--- start of Listed records ---

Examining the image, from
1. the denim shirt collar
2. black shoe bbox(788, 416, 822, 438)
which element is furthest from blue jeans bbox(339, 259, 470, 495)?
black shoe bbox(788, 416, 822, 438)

--- end of Listed records ---

Present every line of the listing above as a numbered list, omitting any blank lines.

1. Examining the image, from
2. 1. the denim shirt collar
3. 2. black shoe bbox(788, 416, 822, 438)
4. which element is furthest from blue jeans bbox(339, 259, 470, 495)?
5. black shoe bbox(788, 416, 822, 438)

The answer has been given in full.